Tal, juntamente com a complexidade e amargura da história, terá sido o maior pecado do filme, que foi um completo fracasso de bilheteira. Apesar disso não se pode deixar de enaltecer o brilhante argumento, design e trabalho do elenco, onde Patrick O’Neal (sem a fama dos outros considerados para o papel: Steve McQueen, Warren Beatty, Robert Redford e James Coburn) é extremamente convincente.

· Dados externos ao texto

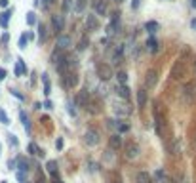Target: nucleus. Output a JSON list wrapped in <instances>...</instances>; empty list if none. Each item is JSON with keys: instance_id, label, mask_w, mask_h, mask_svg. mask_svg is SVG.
Listing matches in <instances>:
<instances>
[{"instance_id": "nucleus-7", "label": "nucleus", "mask_w": 196, "mask_h": 183, "mask_svg": "<svg viewBox=\"0 0 196 183\" xmlns=\"http://www.w3.org/2000/svg\"><path fill=\"white\" fill-rule=\"evenodd\" d=\"M63 84H65L67 88H74L76 84H78V76H76V73L69 71L67 74H63Z\"/></svg>"}, {"instance_id": "nucleus-42", "label": "nucleus", "mask_w": 196, "mask_h": 183, "mask_svg": "<svg viewBox=\"0 0 196 183\" xmlns=\"http://www.w3.org/2000/svg\"><path fill=\"white\" fill-rule=\"evenodd\" d=\"M12 94H13V95H15V97H19V99H23V95H21V94H19V92H17V90H12Z\"/></svg>"}, {"instance_id": "nucleus-28", "label": "nucleus", "mask_w": 196, "mask_h": 183, "mask_svg": "<svg viewBox=\"0 0 196 183\" xmlns=\"http://www.w3.org/2000/svg\"><path fill=\"white\" fill-rule=\"evenodd\" d=\"M38 40H40V42L46 40V27H44V25L38 27Z\"/></svg>"}, {"instance_id": "nucleus-49", "label": "nucleus", "mask_w": 196, "mask_h": 183, "mask_svg": "<svg viewBox=\"0 0 196 183\" xmlns=\"http://www.w3.org/2000/svg\"><path fill=\"white\" fill-rule=\"evenodd\" d=\"M112 183H120V179H118V181H112Z\"/></svg>"}, {"instance_id": "nucleus-27", "label": "nucleus", "mask_w": 196, "mask_h": 183, "mask_svg": "<svg viewBox=\"0 0 196 183\" xmlns=\"http://www.w3.org/2000/svg\"><path fill=\"white\" fill-rule=\"evenodd\" d=\"M27 25H36V13L34 12L27 13Z\"/></svg>"}, {"instance_id": "nucleus-1", "label": "nucleus", "mask_w": 196, "mask_h": 183, "mask_svg": "<svg viewBox=\"0 0 196 183\" xmlns=\"http://www.w3.org/2000/svg\"><path fill=\"white\" fill-rule=\"evenodd\" d=\"M97 76L101 80H111L112 78V69H111V65H107V63H99L97 65Z\"/></svg>"}, {"instance_id": "nucleus-24", "label": "nucleus", "mask_w": 196, "mask_h": 183, "mask_svg": "<svg viewBox=\"0 0 196 183\" xmlns=\"http://www.w3.org/2000/svg\"><path fill=\"white\" fill-rule=\"evenodd\" d=\"M29 151H31L33 154H36V157H44V151L42 149H38L34 143H29Z\"/></svg>"}, {"instance_id": "nucleus-8", "label": "nucleus", "mask_w": 196, "mask_h": 183, "mask_svg": "<svg viewBox=\"0 0 196 183\" xmlns=\"http://www.w3.org/2000/svg\"><path fill=\"white\" fill-rule=\"evenodd\" d=\"M137 157H139V145H135V143L126 145V158L133 160V158H137Z\"/></svg>"}, {"instance_id": "nucleus-15", "label": "nucleus", "mask_w": 196, "mask_h": 183, "mask_svg": "<svg viewBox=\"0 0 196 183\" xmlns=\"http://www.w3.org/2000/svg\"><path fill=\"white\" fill-rule=\"evenodd\" d=\"M137 183H152V175L149 172H139L137 174Z\"/></svg>"}, {"instance_id": "nucleus-9", "label": "nucleus", "mask_w": 196, "mask_h": 183, "mask_svg": "<svg viewBox=\"0 0 196 183\" xmlns=\"http://www.w3.org/2000/svg\"><path fill=\"white\" fill-rule=\"evenodd\" d=\"M93 10H95V13L97 16H105L107 13V2L105 0H93Z\"/></svg>"}, {"instance_id": "nucleus-17", "label": "nucleus", "mask_w": 196, "mask_h": 183, "mask_svg": "<svg viewBox=\"0 0 196 183\" xmlns=\"http://www.w3.org/2000/svg\"><path fill=\"white\" fill-rule=\"evenodd\" d=\"M154 178H156L158 183H170V179H168V175H166L164 170H156L154 172Z\"/></svg>"}, {"instance_id": "nucleus-50", "label": "nucleus", "mask_w": 196, "mask_h": 183, "mask_svg": "<svg viewBox=\"0 0 196 183\" xmlns=\"http://www.w3.org/2000/svg\"><path fill=\"white\" fill-rule=\"evenodd\" d=\"M0 153H2V147H0Z\"/></svg>"}, {"instance_id": "nucleus-41", "label": "nucleus", "mask_w": 196, "mask_h": 183, "mask_svg": "<svg viewBox=\"0 0 196 183\" xmlns=\"http://www.w3.org/2000/svg\"><path fill=\"white\" fill-rule=\"evenodd\" d=\"M4 78H6V71H4L2 67H0V80H4Z\"/></svg>"}, {"instance_id": "nucleus-10", "label": "nucleus", "mask_w": 196, "mask_h": 183, "mask_svg": "<svg viewBox=\"0 0 196 183\" xmlns=\"http://www.w3.org/2000/svg\"><path fill=\"white\" fill-rule=\"evenodd\" d=\"M108 145H111V149L118 151L120 147H122V137H120V133H112V136L108 137Z\"/></svg>"}, {"instance_id": "nucleus-29", "label": "nucleus", "mask_w": 196, "mask_h": 183, "mask_svg": "<svg viewBox=\"0 0 196 183\" xmlns=\"http://www.w3.org/2000/svg\"><path fill=\"white\" fill-rule=\"evenodd\" d=\"M170 151H171V154H179V143H177V139H173V141H171Z\"/></svg>"}, {"instance_id": "nucleus-13", "label": "nucleus", "mask_w": 196, "mask_h": 183, "mask_svg": "<svg viewBox=\"0 0 196 183\" xmlns=\"http://www.w3.org/2000/svg\"><path fill=\"white\" fill-rule=\"evenodd\" d=\"M145 29H147V33H149L150 36H152V34H156V33H158V29H160V25H158L156 21H147V23H145Z\"/></svg>"}, {"instance_id": "nucleus-45", "label": "nucleus", "mask_w": 196, "mask_h": 183, "mask_svg": "<svg viewBox=\"0 0 196 183\" xmlns=\"http://www.w3.org/2000/svg\"><path fill=\"white\" fill-rule=\"evenodd\" d=\"M191 27H192V29H196V19H192V21H191Z\"/></svg>"}, {"instance_id": "nucleus-2", "label": "nucleus", "mask_w": 196, "mask_h": 183, "mask_svg": "<svg viewBox=\"0 0 196 183\" xmlns=\"http://www.w3.org/2000/svg\"><path fill=\"white\" fill-rule=\"evenodd\" d=\"M70 44H72V40H70V36H67V34H59L57 36V42H55V50H61V52H65V50H69L70 48Z\"/></svg>"}, {"instance_id": "nucleus-35", "label": "nucleus", "mask_w": 196, "mask_h": 183, "mask_svg": "<svg viewBox=\"0 0 196 183\" xmlns=\"http://www.w3.org/2000/svg\"><path fill=\"white\" fill-rule=\"evenodd\" d=\"M55 149H57V151H61V149H63V139H61V137H57V141H55Z\"/></svg>"}, {"instance_id": "nucleus-18", "label": "nucleus", "mask_w": 196, "mask_h": 183, "mask_svg": "<svg viewBox=\"0 0 196 183\" xmlns=\"http://www.w3.org/2000/svg\"><path fill=\"white\" fill-rule=\"evenodd\" d=\"M65 57H67V55H65V54H63L61 50H55V52L52 54V61L55 63V65H57V63H61V61H63Z\"/></svg>"}, {"instance_id": "nucleus-39", "label": "nucleus", "mask_w": 196, "mask_h": 183, "mask_svg": "<svg viewBox=\"0 0 196 183\" xmlns=\"http://www.w3.org/2000/svg\"><path fill=\"white\" fill-rule=\"evenodd\" d=\"M67 107H69V112H70V115H72V116H74V115H76V111H74V107H72V103H69V105H67Z\"/></svg>"}, {"instance_id": "nucleus-48", "label": "nucleus", "mask_w": 196, "mask_h": 183, "mask_svg": "<svg viewBox=\"0 0 196 183\" xmlns=\"http://www.w3.org/2000/svg\"><path fill=\"white\" fill-rule=\"evenodd\" d=\"M194 73H196V61H194Z\"/></svg>"}, {"instance_id": "nucleus-5", "label": "nucleus", "mask_w": 196, "mask_h": 183, "mask_svg": "<svg viewBox=\"0 0 196 183\" xmlns=\"http://www.w3.org/2000/svg\"><path fill=\"white\" fill-rule=\"evenodd\" d=\"M52 25H53V31L55 34H61V31L65 29V17L63 16H52Z\"/></svg>"}, {"instance_id": "nucleus-46", "label": "nucleus", "mask_w": 196, "mask_h": 183, "mask_svg": "<svg viewBox=\"0 0 196 183\" xmlns=\"http://www.w3.org/2000/svg\"><path fill=\"white\" fill-rule=\"evenodd\" d=\"M52 2H53V0H44V4H46V6H50Z\"/></svg>"}, {"instance_id": "nucleus-38", "label": "nucleus", "mask_w": 196, "mask_h": 183, "mask_svg": "<svg viewBox=\"0 0 196 183\" xmlns=\"http://www.w3.org/2000/svg\"><path fill=\"white\" fill-rule=\"evenodd\" d=\"M86 44H88V42H86V38H82V40H80V44H78V50H84Z\"/></svg>"}, {"instance_id": "nucleus-20", "label": "nucleus", "mask_w": 196, "mask_h": 183, "mask_svg": "<svg viewBox=\"0 0 196 183\" xmlns=\"http://www.w3.org/2000/svg\"><path fill=\"white\" fill-rule=\"evenodd\" d=\"M147 46H149V50H150L152 54H156V52H158V40H156L154 36H150V38L147 40Z\"/></svg>"}, {"instance_id": "nucleus-36", "label": "nucleus", "mask_w": 196, "mask_h": 183, "mask_svg": "<svg viewBox=\"0 0 196 183\" xmlns=\"http://www.w3.org/2000/svg\"><path fill=\"white\" fill-rule=\"evenodd\" d=\"M74 10H76V12H82V10H84V0H78V4H76Z\"/></svg>"}, {"instance_id": "nucleus-4", "label": "nucleus", "mask_w": 196, "mask_h": 183, "mask_svg": "<svg viewBox=\"0 0 196 183\" xmlns=\"http://www.w3.org/2000/svg\"><path fill=\"white\" fill-rule=\"evenodd\" d=\"M156 84H158V73L154 71V69H150V71H147V74H145V86L154 88Z\"/></svg>"}, {"instance_id": "nucleus-34", "label": "nucleus", "mask_w": 196, "mask_h": 183, "mask_svg": "<svg viewBox=\"0 0 196 183\" xmlns=\"http://www.w3.org/2000/svg\"><path fill=\"white\" fill-rule=\"evenodd\" d=\"M128 132V124H118V133H126Z\"/></svg>"}, {"instance_id": "nucleus-44", "label": "nucleus", "mask_w": 196, "mask_h": 183, "mask_svg": "<svg viewBox=\"0 0 196 183\" xmlns=\"http://www.w3.org/2000/svg\"><path fill=\"white\" fill-rule=\"evenodd\" d=\"M8 38H10V34H8V33L2 34V42H8Z\"/></svg>"}, {"instance_id": "nucleus-33", "label": "nucleus", "mask_w": 196, "mask_h": 183, "mask_svg": "<svg viewBox=\"0 0 196 183\" xmlns=\"http://www.w3.org/2000/svg\"><path fill=\"white\" fill-rule=\"evenodd\" d=\"M8 141H10V145H13V147H17V137L13 136V133H10V136H8Z\"/></svg>"}, {"instance_id": "nucleus-31", "label": "nucleus", "mask_w": 196, "mask_h": 183, "mask_svg": "<svg viewBox=\"0 0 196 183\" xmlns=\"http://www.w3.org/2000/svg\"><path fill=\"white\" fill-rule=\"evenodd\" d=\"M0 122H2L4 126H6V124H10V118H8V115L4 112V109H0Z\"/></svg>"}, {"instance_id": "nucleus-25", "label": "nucleus", "mask_w": 196, "mask_h": 183, "mask_svg": "<svg viewBox=\"0 0 196 183\" xmlns=\"http://www.w3.org/2000/svg\"><path fill=\"white\" fill-rule=\"evenodd\" d=\"M116 78H118V82H120V86H126V82H128V73H124V71H120L118 74H116Z\"/></svg>"}, {"instance_id": "nucleus-23", "label": "nucleus", "mask_w": 196, "mask_h": 183, "mask_svg": "<svg viewBox=\"0 0 196 183\" xmlns=\"http://www.w3.org/2000/svg\"><path fill=\"white\" fill-rule=\"evenodd\" d=\"M42 82H44V94L50 95V94H52V92H50V90H52V86H50V80H48V74L46 73L42 74Z\"/></svg>"}, {"instance_id": "nucleus-30", "label": "nucleus", "mask_w": 196, "mask_h": 183, "mask_svg": "<svg viewBox=\"0 0 196 183\" xmlns=\"http://www.w3.org/2000/svg\"><path fill=\"white\" fill-rule=\"evenodd\" d=\"M27 42H29L27 34H21V36H19V48H21V50H25V48H27Z\"/></svg>"}, {"instance_id": "nucleus-26", "label": "nucleus", "mask_w": 196, "mask_h": 183, "mask_svg": "<svg viewBox=\"0 0 196 183\" xmlns=\"http://www.w3.org/2000/svg\"><path fill=\"white\" fill-rule=\"evenodd\" d=\"M46 168H48V172L52 174V175H55V172H57V162H55V160H50V162L46 164Z\"/></svg>"}, {"instance_id": "nucleus-37", "label": "nucleus", "mask_w": 196, "mask_h": 183, "mask_svg": "<svg viewBox=\"0 0 196 183\" xmlns=\"http://www.w3.org/2000/svg\"><path fill=\"white\" fill-rule=\"evenodd\" d=\"M139 4H141V0H132V8H133V10L139 8Z\"/></svg>"}, {"instance_id": "nucleus-3", "label": "nucleus", "mask_w": 196, "mask_h": 183, "mask_svg": "<svg viewBox=\"0 0 196 183\" xmlns=\"http://www.w3.org/2000/svg\"><path fill=\"white\" fill-rule=\"evenodd\" d=\"M84 141H86V145L95 147L99 143V132L97 130H88V132H86V136H84Z\"/></svg>"}, {"instance_id": "nucleus-19", "label": "nucleus", "mask_w": 196, "mask_h": 183, "mask_svg": "<svg viewBox=\"0 0 196 183\" xmlns=\"http://www.w3.org/2000/svg\"><path fill=\"white\" fill-rule=\"evenodd\" d=\"M116 94H118L122 99H128V97H129V88L128 86H118V88H116Z\"/></svg>"}, {"instance_id": "nucleus-16", "label": "nucleus", "mask_w": 196, "mask_h": 183, "mask_svg": "<svg viewBox=\"0 0 196 183\" xmlns=\"http://www.w3.org/2000/svg\"><path fill=\"white\" fill-rule=\"evenodd\" d=\"M19 118H21V122H23V128H25L27 132H31V120H29V116H27L25 111L19 112Z\"/></svg>"}, {"instance_id": "nucleus-6", "label": "nucleus", "mask_w": 196, "mask_h": 183, "mask_svg": "<svg viewBox=\"0 0 196 183\" xmlns=\"http://www.w3.org/2000/svg\"><path fill=\"white\" fill-rule=\"evenodd\" d=\"M27 170H29V164H27V160L23 158H19L17 160V179L23 183L25 181V175H27Z\"/></svg>"}, {"instance_id": "nucleus-21", "label": "nucleus", "mask_w": 196, "mask_h": 183, "mask_svg": "<svg viewBox=\"0 0 196 183\" xmlns=\"http://www.w3.org/2000/svg\"><path fill=\"white\" fill-rule=\"evenodd\" d=\"M10 16H12V10H8V12H4L2 16H0V27H8V21H10Z\"/></svg>"}, {"instance_id": "nucleus-52", "label": "nucleus", "mask_w": 196, "mask_h": 183, "mask_svg": "<svg viewBox=\"0 0 196 183\" xmlns=\"http://www.w3.org/2000/svg\"><path fill=\"white\" fill-rule=\"evenodd\" d=\"M38 183H42V181H38Z\"/></svg>"}, {"instance_id": "nucleus-14", "label": "nucleus", "mask_w": 196, "mask_h": 183, "mask_svg": "<svg viewBox=\"0 0 196 183\" xmlns=\"http://www.w3.org/2000/svg\"><path fill=\"white\" fill-rule=\"evenodd\" d=\"M86 97H88V92L82 90L80 94L76 95V105H80V107H88V101H86Z\"/></svg>"}, {"instance_id": "nucleus-43", "label": "nucleus", "mask_w": 196, "mask_h": 183, "mask_svg": "<svg viewBox=\"0 0 196 183\" xmlns=\"http://www.w3.org/2000/svg\"><path fill=\"white\" fill-rule=\"evenodd\" d=\"M0 6H2V8H8V0H0Z\"/></svg>"}, {"instance_id": "nucleus-51", "label": "nucleus", "mask_w": 196, "mask_h": 183, "mask_svg": "<svg viewBox=\"0 0 196 183\" xmlns=\"http://www.w3.org/2000/svg\"><path fill=\"white\" fill-rule=\"evenodd\" d=\"M116 2H120V0H116Z\"/></svg>"}, {"instance_id": "nucleus-40", "label": "nucleus", "mask_w": 196, "mask_h": 183, "mask_svg": "<svg viewBox=\"0 0 196 183\" xmlns=\"http://www.w3.org/2000/svg\"><path fill=\"white\" fill-rule=\"evenodd\" d=\"M44 109H53V107H52V101H50V99L44 101Z\"/></svg>"}, {"instance_id": "nucleus-22", "label": "nucleus", "mask_w": 196, "mask_h": 183, "mask_svg": "<svg viewBox=\"0 0 196 183\" xmlns=\"http://www.w3.org/2000/svg\"><path fill=\"white\" fill-rule=\"evenodd\" d=\"M23 73H27L25 61H23V59H17V65H15V74H17V76H21Z\"/></svg>"}, {"instance_id": "nucleus-11", "label": "nucleus", "mask_w": 196, "mask_h": 183, "mask_svg": "<svg viewBox=\"0 0 196 183\" xmlns=\"http://www.w3.org/2000/svg\"><path fill=\"white\" fill-rule=\"evenodd\" d=\"M137 105H139V109H143L147 105V88L137 90Z\"/></svg>"}, {"instance_id": "nucleus-47", "label": "nucleus", "mask_w": 196, "mask_h": 183, "mask_svg": "<svg viewBox=\"0 0 196 183\" xmlns=\"http://www.w3.org/2000/svg\"><path fill=\"white\" fill-rule=\"evenodd\" d=\"M191 4H192V6H194V8H196V0H192V2H191Z\"/></svg>"}, {"instance_id": "nucleus-32", "label": "nucleus", "mask_w": 196, "mask_h": 183, "mask_svg": "<svg viewBox=\"0 0 196 183\" xmlns=\"http://www.w3.org/2000/svg\"><path fill=\"white\" fill-rule=\"evenodd\" d=\"M72 10V0H65L63 2V12H70Z\"/></svg>"}, {"instance_id": "nucleus-12", "label": "nucleus", "mask_w": 196, "mask_h": 183, "mask_svg": "<svg viewBox=\"0 0 196 183\" xmlns=\"http://www.w3.org/2000/svg\"><path fill=\"white\" fill-rule=\"evenodd\" d=\"M86 27H88L90 31H95L97 29V27H99V21L95 19V16H90V13L86 16Z\"/></svg>"}]
</instances>
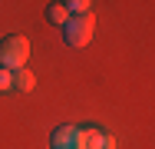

Apesar dessa má reacção inicial, e como tantas vezes aconteceu na obra de John Huston, “A Carta do Kremlin” é hoje considerado um dos mais importantes filmes dedicados a histórias de espionagem.

“A Carta do Kremlin” foi ainda notável por, além de usar o russo como língua a par do inglês, ter muitas cenas em que os personagens começam por falar em russo, com dobragem inglesa dos próprios actores em off, para, frases depois, os actores transitarem para inglês.

Produção:

Título original: The Kremlin Letter; Produção: Twentieth Century-Fox Film Corporation; País: EUA; Ano: 1970; Duração: 115 minutos; Distribuição: Twentieth Century-Fox Film Corporation; Estreia: 1 de Fevereiro de 1970 (EUA).

Equipa técnica:

Realização: John Huston; Produção: Carter De Haven, Sam Wiesenthal, John Huston [não creditado]; Argumento: John Huston, Gladys Hill [baseado no livro homónimo de Noel Behn]; Música: Robert Drasnin; Fotografia: Edward Scaife [filmado em Panavision, cor por DeLuxe]; Montagem: Russell Lloyd; Design de Produção: Ted Haworth; Direcção Artística: Elven Webb; Cenários: Dario Simoni; Figurinos: John Furniss; Caracterização: George Frost; Direcção de Produção: David C. Anderson.

Elenco:

Bibi Andersson (Erika Kosnov), Richard Boone (Ward), Nigel Green (The Whore), Dean Jagger (Highwayman), Lila Kedrova (Madam Sophie), Micheál MacLiammóir (Sweet Alice), Patrick O’Neal (Charles Rone), Barbara Parkins (B.A.), Ronald Radd (Capitão Potkin), George Sanders (Warlock), Raf Vallone (Puppet Maker), Max von Sydow (Coronel Kosnov), Orson Welles (Bresnavitch), Sandor Elès (Tenente Grodin), Niall MacGinnis (Erector Set), Anthony Chinn (Doutor Kitai), Guy Dechy (Professor), John Huston (Almirante), Fulvia Ketoff (Sonia Potkin).